Analizzando la sfida, Ranieri non nasconde una certa insoddisfazione per quanto visto sul campo, sottolineando come la squadra si sia concessa attimi di superficialità che avrebbero potuto costare caro: “Non dovevamo però pensare che la partita fosse conclusa – ha detto – forse è stata superficialità”. Queste vicissitudini non hanno tuttavia intaccato il risultato finale, e nel complesso il tecnico romano si dice contento dei tre punti guadagnati che protraggono l’ottimo momento.
Il momento positivo è legato anche alle prestazioni di calciatori come Shomurodov e Lapadula, quest’ultimo particolarmente decisivo con la sua abilità realizzativa. “Contento per Lapadula: lui vive per il gol”, ha aggiunto Ranieri, esplicitando l’importanza del contributo dell’attaccante alla causa del Cagliari. Nonostante alcuni fastidi fisici che hanno costretto il mister a sostituire alcuni giocatori per precauzione, l’approccio del tecnico verso la gestione dello stress fisico appare prudente ed attento.
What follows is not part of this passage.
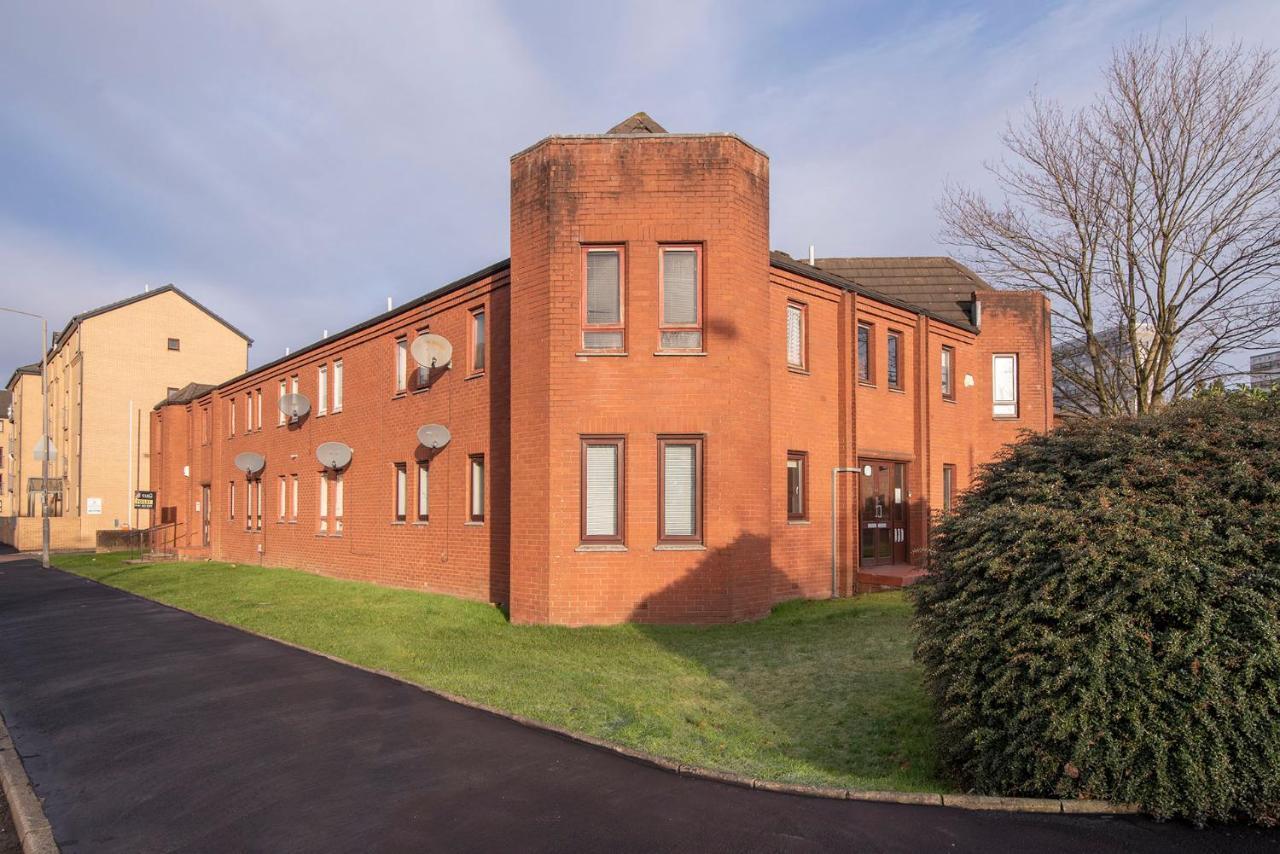 Ground Floor West End /City Centre / Rockvilla Flat & Parking Glasgow Exterior photo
Infine, un commento anche sulla Salernitana, squadra avversaria che, nonostante la sconfitta, viene ancora considerata potenzialmente pericolosa fino a che la matematica non avrà espresso un verdetto definitivo sulla sua posizione in classifica. Ranieri, a tal proposito, ricorda che “Sino a quando la matematica non dice altro – ha spiegato – può ancora dire la sua”, suggerendo come nel calcio le sorprese siano sempre dietro l’angolo e che nulla può essere preso per scontato.
In conclusione, il messaggio che Ranieri vuole trasmettere è chiaro: la strada verso la salvezza è ancora lunga e irto di ostacoli. Solo con la massima concentrazione e senza alcuna distrazione il Cagliari potrà ambire a mantenere solidi i propri obiettivi stagionali.